> _Problem_
Convert the records below into a JSON list of strings with one string for each line, leaving out blank lines.

* START Records shown *

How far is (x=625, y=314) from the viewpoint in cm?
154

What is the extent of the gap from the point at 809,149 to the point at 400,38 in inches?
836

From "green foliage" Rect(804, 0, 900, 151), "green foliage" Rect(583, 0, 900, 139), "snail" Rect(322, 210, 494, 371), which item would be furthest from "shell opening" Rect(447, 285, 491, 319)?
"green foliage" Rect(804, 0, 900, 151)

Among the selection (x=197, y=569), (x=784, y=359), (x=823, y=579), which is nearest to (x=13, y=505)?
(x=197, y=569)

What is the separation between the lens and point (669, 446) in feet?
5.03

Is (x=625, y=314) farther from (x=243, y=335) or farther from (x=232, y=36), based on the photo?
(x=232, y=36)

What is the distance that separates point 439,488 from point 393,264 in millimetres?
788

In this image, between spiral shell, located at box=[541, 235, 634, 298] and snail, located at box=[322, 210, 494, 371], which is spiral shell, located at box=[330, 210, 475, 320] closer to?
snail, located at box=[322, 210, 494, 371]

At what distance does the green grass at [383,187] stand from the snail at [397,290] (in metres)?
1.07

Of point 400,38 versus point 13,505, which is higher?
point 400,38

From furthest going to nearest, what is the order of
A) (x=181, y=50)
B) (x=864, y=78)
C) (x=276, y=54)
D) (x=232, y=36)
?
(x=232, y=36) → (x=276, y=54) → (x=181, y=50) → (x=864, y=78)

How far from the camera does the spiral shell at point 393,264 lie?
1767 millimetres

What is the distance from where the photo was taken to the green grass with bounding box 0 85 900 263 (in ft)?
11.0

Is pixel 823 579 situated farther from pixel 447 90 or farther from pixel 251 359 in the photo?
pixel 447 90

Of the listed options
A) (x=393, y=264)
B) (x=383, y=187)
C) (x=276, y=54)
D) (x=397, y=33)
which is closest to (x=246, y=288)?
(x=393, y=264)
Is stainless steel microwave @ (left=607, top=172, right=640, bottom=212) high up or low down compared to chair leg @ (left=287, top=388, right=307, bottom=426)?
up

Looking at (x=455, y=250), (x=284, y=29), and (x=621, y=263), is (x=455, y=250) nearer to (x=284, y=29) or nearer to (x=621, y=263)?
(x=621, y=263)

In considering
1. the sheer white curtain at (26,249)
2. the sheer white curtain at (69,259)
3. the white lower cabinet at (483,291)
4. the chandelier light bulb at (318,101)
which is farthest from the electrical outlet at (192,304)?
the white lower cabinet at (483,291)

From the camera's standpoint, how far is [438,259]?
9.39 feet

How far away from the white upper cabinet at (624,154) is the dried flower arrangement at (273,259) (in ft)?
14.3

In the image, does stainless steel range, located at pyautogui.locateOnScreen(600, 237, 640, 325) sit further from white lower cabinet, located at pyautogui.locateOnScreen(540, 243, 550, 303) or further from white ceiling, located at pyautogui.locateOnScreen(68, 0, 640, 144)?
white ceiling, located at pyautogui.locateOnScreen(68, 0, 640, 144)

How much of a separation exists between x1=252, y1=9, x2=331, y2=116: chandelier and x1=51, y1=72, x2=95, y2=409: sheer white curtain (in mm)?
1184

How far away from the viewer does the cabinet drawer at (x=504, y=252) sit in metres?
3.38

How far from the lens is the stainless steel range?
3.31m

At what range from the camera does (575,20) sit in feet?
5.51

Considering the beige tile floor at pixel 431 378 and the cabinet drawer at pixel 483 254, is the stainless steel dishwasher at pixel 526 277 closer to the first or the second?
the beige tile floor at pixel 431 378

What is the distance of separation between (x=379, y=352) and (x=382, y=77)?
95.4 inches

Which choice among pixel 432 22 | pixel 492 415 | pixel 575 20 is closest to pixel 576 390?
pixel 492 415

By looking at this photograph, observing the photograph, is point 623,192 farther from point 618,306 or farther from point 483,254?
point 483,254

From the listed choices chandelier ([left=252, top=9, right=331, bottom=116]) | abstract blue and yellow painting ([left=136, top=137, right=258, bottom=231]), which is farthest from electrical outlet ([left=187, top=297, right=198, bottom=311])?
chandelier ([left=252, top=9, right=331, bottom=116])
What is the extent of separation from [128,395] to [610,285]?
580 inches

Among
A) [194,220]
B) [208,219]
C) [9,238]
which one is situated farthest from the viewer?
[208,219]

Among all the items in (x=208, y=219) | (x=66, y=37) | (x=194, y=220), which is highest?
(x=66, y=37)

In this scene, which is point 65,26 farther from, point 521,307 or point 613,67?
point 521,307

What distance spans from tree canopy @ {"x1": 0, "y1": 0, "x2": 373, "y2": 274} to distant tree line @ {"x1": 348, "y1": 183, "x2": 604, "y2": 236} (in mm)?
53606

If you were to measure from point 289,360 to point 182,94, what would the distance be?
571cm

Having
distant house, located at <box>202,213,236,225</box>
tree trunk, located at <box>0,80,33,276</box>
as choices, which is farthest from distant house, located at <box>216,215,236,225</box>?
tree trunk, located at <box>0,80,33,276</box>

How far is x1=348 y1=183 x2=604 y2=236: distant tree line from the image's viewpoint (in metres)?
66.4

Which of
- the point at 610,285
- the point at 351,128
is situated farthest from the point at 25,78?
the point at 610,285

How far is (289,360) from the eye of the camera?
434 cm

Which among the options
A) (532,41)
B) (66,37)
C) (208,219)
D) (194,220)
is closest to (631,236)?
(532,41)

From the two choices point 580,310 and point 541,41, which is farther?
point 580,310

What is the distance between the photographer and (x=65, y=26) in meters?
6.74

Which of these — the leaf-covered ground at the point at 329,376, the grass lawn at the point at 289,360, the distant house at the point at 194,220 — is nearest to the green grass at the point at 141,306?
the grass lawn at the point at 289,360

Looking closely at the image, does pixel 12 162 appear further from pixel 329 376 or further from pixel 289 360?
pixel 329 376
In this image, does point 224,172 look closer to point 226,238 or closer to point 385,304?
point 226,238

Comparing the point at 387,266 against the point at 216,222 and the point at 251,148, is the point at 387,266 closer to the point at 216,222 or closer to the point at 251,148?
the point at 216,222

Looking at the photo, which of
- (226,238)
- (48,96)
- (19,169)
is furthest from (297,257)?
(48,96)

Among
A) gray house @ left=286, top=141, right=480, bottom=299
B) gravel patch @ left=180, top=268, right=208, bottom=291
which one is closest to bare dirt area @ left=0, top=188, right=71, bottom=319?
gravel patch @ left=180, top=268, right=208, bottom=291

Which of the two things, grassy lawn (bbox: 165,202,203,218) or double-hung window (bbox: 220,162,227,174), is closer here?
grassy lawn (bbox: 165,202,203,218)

* END Records shown *

> _Written response_
[
  "How far is (x=625, y=314) from the viewpoint in cm?",
  "154",
  "What is the extent of the gap from the point at 809,149 to the point at 400,38 in inches?",
  "836",
  "From \"green foliage\" Rect(804, 0, 900, 151), \"green foliage\" Rect(583, 0, 900, 139), \"snail\" Rect(322, 210, 494, 371), which item would be furthest from \"shell opening\" Rect(447, 285, 491, 319)?",
  "\"green foliage\" Rect(804, 0, 900, 151)",
  "Among the selection (x=197, y=569), (x=784, y=359), (x=823, y=579), which is nearest to (x=13, y=505)?",
  "(x=197, y=569)",
  "What is the separation between the lens and point (669, 446) in feet?",
  "5.03",
  "Is (x=625, y=314) farther from (x=243, y=335) or farther from (x=232, y=36), based on the photo?",
  "(x=232, y=36)",
  "What is the distance that separates point 439,488 from point 393,264 in millimetres?",
  "788",
  "In this image, between spiral shell, located at box=[541, 235, 634, 298] and snail, located at box=[322, 210, 494, 371], which is spiral shell, located at box=[330, 210, 475, 320] closer to?",
  "snail, located at box=[322, 210, 494, 371]",
  "At what distance does the green grass at [383,187] stand from the snail at [397,290] (in metres)?",
  "1.07",
  "Of point 400,38 versus point 13,505, which is higher?",
  "point 400,38",
  "From furthest going to nearest, what is the order of",
  "A) (x=181, y=50)",
  "B) (x=864, y=78)",
  "C) (x=276, y=54)",
  "D) (x=232, y=36)",
  "?",
  "(x=232, y=36) → (x=276, y=54) → (x=181, y=50) → (x=864, y=78)",
  "How far from the camera does the spiral shell at point 393,264 lie?",
  "1767 millimetres",
  "What is the distance from where the photo was taken to the green grass with bounding box 0 85 900 263 (in ft)?",
  "11.0",
  "Is pixel 823 579 situated farther from pixel 447 90 or farther from pixel 251 359 in the photo?",
  "pixel 447 90",
  "Of the listed options",
  "A) (x=393, y=264)",
  "B) (x=383, y=187)",
  "C) (x=276, y=54)",
  "D) (x=397, y=33)",
  "which is closest to (x=246, y=288)?",
  "(x=393, y=264)",
  "Is stainless steel microwave @ (left=607, top=172, right=640, bottom=212) high up or low down compared to chair leg @ (left=287, top=388, right=307, bottom=426)?",
  "up",
  "Looking at (x=455, y=250), (x=284, y=29), and (x=621, y=263), is (x=455, y=250) nearer to (x=284, y=29) or nearer to (x=621, y=263)?",
  "(x=621, y=263)",
  "In considering",
  "1. the sheer white curtain at (26,249)",
  "2. the sheer white curtain at (69,259)",
  "3. the white lower cabinet at (483,291)",
  "4. the chandelier light bulb at (318,101)",
  "which is farthest from the electrical outlet at (192,304)?",
  "the white lower cabinet at (483,291)",
  "From the camera's standpoint, how far is [438,259]?",
  "9.39 feet",
  "How far away from the white upper cabinet at (624,154) is the dried flower arrangement at (273,259) (in ft)?",
  "14.3",
  "In the image, does stainless steel range, located at pyautogui.locateOnScreen(600, 237, 640, 325) sit further from white lower cabinet, located at pyautogui.locateOnScreen(540, 243, 550, 303) or further from white ceiling, located at pyautogui.locateOnScreen(68, 0, 640, 144)?",
  "white ceiling, located at pyautogui.locateOnScreen(68, 0, 640, 144)",
  "How much of a separation exists between x1=252, y1=9, x2=331, y2=116: chandelier and x1=51, y1=72, x2=95, y2=409: sheer white curtain (in mm)?",
  "1184",
  "How far away from the viewer does the cabinet drawer at (x=504, y=252) sit in metres?",
  "3.38",
  "How far from the lens is the stainless steel range?",
  "3.31m",
  "At what range from the camera does (575,20) sit in feet?",
  "5.51",
  "Considering the beige tile floor at pixel 431 378 and the cabinet drawer at pixel 483 254, is the stainless steel dishwasher at pixel 526 277 closer to the first or the second?",
  "the beige tile floor at pixel 431 378",
  "What is the distance of separation between (x=379, y=352) and (x=382, y=77)?",
  "95.4 inches",
  "Which choice among pixel 432 22 | pixel 492 415 | pixel 575 20 is closest to pixel 576 390?",
  "pixel 492 415",
  "By looking at this photograph, observing the photograph, is point 623,192 farther from point 618,306 or farther from point 483,254?",
  "point 483,254",
  "From the listed choices chandelier ([left=252, top=9, right=331, bottom=116]) | abstract blue and yellow painting ([left=136, top=137, right=258, bottom=231]), which is farthest from electrical outlet ([left=187, top=297, right=198, bottom=311])?",
  "chandelier ([left=252, top=9, right=331, bottom=116])",
  "What is the extent of separation from [128,395] to [610,285]?",
  "580 inches",
  "Among",
  "A) [194,220]",
  "B) [208,219]",
  "C) [9,238]",
  "which one is situated farthest from the viewer?",
  "[208,219]",
  "Among all the items in (x=208, y=219) | (x=66, y=37) | (x=194, y=220), which is highest?",
  "(x=66, y=37)",
  "In this scene, which is point 65,26 farther from, point 521,307 or point 613,67?",
  "point 521,307",
  "What distance spans from tree canopy @ {\"x1\": 0, \"y1\": 0, \"x2\": 373, \"y2\": 274} to distant tree line @ {\"x1\": 348, \"y1\": 183, \"x2\": 604, \"y2\": 236} (in mm)?",
  "53606",
  "If you were to measure from point 289,360 to point 182,94, what would the distance be?",
  "571cm",
  "Having",
  "distant house, located at <box>202,213,236,225</box>",
  "tree trunk, located at <box>0,80,33,276</box>",
  "as choices, which is farthest from distant house, located at <box>216,215,236,225</box>?",
  "tree trunk, located at <box>0,80,33,276</box>",
  "How far is x1=348 y1=183 x2=604 y2=236: distant tree line from the image's viewpoint (in metres)?",
  "66.4",
  "Which of",
  "- the point at 610,285",
  "- the point at 351,128",
  "is situated farthest from the point at 25,78?",
  "the point at 610,285",
  "How far is (289,360) from the eye of the camera?",
  "434 cm",
  "Which among the options",
  "A) (532,41)",
  "B) (66,37)",
  "C) (208,219)",
  "D) (194,220)",
  "is closest to (631,236)?",
  "(532,41)",
  "From the two choices point 580,310 and point 541,41, which is farther?",
  "point 580,310",
  "What is the distance between the photographer and (x=65, y=26) in meters?",
  "6.74",
  "Which of these — the leaf-covered ground at the point at 329,376, the grass lawn at the point at 289,360, the distant house at the point at 194,220 — is nearest to the green grass at the point at 141,306?",
  "the grass lawn at the point at 289,360",
  "Looking closely at the image, does pixel 12 162 appear further from pixel 329 376 or further from pixel 289 360?",
  "pixel 329 376",
  "In this image, does point 224,172 look closer to point 226,238 or closer to point 385,304?",
  "point 226,238",
  "Comparing the point at 387,266 against the point at 216,222 and the point at 251,148, is the point at 387,266 closer to the point at 216,222 or closer to the point at 251,148?",
  "the point at 216,222",
  "Looking at the photo, which of",
  "- (226,238)",
  "- (48,96)",
  "- (19,169)",
  "is furthest from (297,257)?",
  "(48,96)",
  "Among",
  "A) gray house @ left=286, top=141, right=480, bottom=299",
  "B) gravel patch @ left=180, top=268, right=208, bottom=291",
  "which one is closest to bare dirt area @ left=0, top=188, right=71, bottom=319?",
  "gravel patch @ left=180, top=268, right=208, bottom=291",
  "Which of the two things, grassy lawn (bbox: 165,202,203,218) or double-hung window (bbox: 220,162,227,174), is closer here?",
  "grassy lawn (bbox: 165,202,203,218)"
]